- Selected extract -
Bird Droppings July 4-6 2020
The ability to surmount those learning difficulties
We celebrate the signing of the Declaration of Independence across the country and we each seem to have ways of doing this. For several years, my oldest has been a demolition expert f sorts sharing his fascination with fireworks with the family. This year was not an exception. We gathered at my brother’s property and the fireworks commenced. Thinking back, it may have been the first time since my mother passed on over a year ago that we gathered as a family. Yesterday morning my youngest son and his family my wife and I escaped the real world for a few days to get some sun and seafood all social distancing and while wearing masks. My granddaughter was getting on the elevator and a custodian told her she was the first child he had seen with a mask on that weekend. Charlie di not bat an eye and responded my grandmommie is a nurse, my daddy is a nurse and my momma is a nurse I know better.
I have watched the materialism of our culture run rampant as a celebration was held at Mount Rushmore and Saturday in Washington another gaudy display. I did not be watch either but spent time with my family. My oldest of course was involved with planning fireworks and we were getting packed etc. Perhaps I should not have read Indian rights activist Russell Means thoughts on the Fourth of July. But I will be cheerful and frivolous and come back to my original thought of learning.
“Be who you are and say what you feel because those who mind don’t matter and those who matter don’t mind.” Dr. Seuss
“There are two ways of meeting difficulties. You alter the difficulties or you alter yourself to meet them.” Phyllis Bottome
An interesting start to my thought process after a wonderful experience the past few days. I was working on some statistics and had an epiphany sitting looking at columns of numbers manipulating data. This can be whatever I want depending on wording and what variables I apply. I have often come to this conclusion when looking at research. Ever since I was told a reading program was data based and I called asking for the demographics of the research. The sample was so small and biased the data was in no way viable. But schools were buying the program in leaps and bounds. As for my thoughts and opening quotes, one from Dr. Seuss and the other a British novelist with over thirty-four books to her credit. Working with at risk kids so often in life I find in general we tend to avoid difficulties, we walk away, we steer clear, and we postpone and or we argue.

[Extracted records]
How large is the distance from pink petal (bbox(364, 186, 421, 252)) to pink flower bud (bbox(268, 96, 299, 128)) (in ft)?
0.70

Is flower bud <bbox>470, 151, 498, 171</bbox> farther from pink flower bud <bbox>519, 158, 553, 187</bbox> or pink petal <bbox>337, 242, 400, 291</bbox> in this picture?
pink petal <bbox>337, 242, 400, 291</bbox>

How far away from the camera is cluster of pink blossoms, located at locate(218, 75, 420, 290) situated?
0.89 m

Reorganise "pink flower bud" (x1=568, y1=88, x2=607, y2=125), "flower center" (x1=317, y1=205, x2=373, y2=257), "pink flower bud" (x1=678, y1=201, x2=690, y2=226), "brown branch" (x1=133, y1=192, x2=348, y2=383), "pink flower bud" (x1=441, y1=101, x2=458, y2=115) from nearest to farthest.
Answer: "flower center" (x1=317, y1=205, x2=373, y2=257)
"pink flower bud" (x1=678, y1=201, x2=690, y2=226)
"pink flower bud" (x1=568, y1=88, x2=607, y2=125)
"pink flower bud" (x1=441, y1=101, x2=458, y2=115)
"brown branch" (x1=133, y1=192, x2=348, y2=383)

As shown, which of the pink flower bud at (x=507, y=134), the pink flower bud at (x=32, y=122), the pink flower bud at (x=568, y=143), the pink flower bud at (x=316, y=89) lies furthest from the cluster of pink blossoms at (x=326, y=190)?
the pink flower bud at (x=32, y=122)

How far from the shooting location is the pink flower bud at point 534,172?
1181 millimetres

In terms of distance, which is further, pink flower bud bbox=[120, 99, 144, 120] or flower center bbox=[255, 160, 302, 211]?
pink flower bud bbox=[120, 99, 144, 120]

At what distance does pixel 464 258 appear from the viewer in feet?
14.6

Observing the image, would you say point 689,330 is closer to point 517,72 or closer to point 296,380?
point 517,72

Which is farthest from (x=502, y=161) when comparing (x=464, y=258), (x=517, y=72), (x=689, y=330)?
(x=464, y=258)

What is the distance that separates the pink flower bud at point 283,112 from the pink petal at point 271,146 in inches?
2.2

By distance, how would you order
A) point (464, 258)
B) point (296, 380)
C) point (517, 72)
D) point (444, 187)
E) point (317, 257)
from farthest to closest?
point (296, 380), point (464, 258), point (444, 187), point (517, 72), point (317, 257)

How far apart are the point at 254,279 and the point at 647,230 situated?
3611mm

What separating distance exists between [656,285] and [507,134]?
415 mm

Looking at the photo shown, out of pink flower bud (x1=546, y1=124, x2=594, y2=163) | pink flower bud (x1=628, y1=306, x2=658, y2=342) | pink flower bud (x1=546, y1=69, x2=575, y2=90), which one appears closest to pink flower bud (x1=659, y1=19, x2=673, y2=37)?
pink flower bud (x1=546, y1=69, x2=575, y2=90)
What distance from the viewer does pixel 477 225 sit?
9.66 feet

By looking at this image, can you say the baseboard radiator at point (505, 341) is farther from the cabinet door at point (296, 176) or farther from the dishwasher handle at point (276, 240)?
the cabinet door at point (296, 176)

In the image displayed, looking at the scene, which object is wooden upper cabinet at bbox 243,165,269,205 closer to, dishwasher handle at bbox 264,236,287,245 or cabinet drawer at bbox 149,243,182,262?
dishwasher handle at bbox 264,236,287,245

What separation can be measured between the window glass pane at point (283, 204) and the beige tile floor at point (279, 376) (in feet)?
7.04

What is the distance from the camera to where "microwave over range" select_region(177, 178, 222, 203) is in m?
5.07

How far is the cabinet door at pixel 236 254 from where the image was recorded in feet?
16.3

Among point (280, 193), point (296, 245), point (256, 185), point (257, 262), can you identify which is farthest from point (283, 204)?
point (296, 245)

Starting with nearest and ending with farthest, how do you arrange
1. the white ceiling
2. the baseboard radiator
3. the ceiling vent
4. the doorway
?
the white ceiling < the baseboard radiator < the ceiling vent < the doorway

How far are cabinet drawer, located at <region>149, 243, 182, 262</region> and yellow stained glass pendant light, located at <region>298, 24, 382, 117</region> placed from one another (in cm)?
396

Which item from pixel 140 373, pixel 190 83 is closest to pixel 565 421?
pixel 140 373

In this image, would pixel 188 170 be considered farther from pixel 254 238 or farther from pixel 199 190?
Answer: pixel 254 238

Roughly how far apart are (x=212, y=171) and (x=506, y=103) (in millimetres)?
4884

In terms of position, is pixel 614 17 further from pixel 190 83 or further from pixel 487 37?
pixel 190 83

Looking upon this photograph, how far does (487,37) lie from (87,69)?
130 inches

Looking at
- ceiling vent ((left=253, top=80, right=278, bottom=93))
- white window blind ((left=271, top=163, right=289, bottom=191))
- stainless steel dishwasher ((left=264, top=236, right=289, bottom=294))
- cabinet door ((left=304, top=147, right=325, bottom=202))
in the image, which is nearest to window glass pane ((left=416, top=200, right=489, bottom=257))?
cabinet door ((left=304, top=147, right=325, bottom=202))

- Task -
Rewrite the Fourth of July reflection from "I have watched" to "thought of learning.", changing "Saturday" to "Sunday".

- Written response -
I have watched the materialism of our culture run rampant as a celebration was held at Mount Rushmore and Sunday in Washington another gaudy display. I did not be watch either but spent time with my family. My oldest of course was involved with planning fireworks and we were getting packed etc. Perhaps I should not have read Indian rights activist Russell Means thoughts on the Fourth of July. But I will be cheerful and frivolous and come back to my original thought of learning.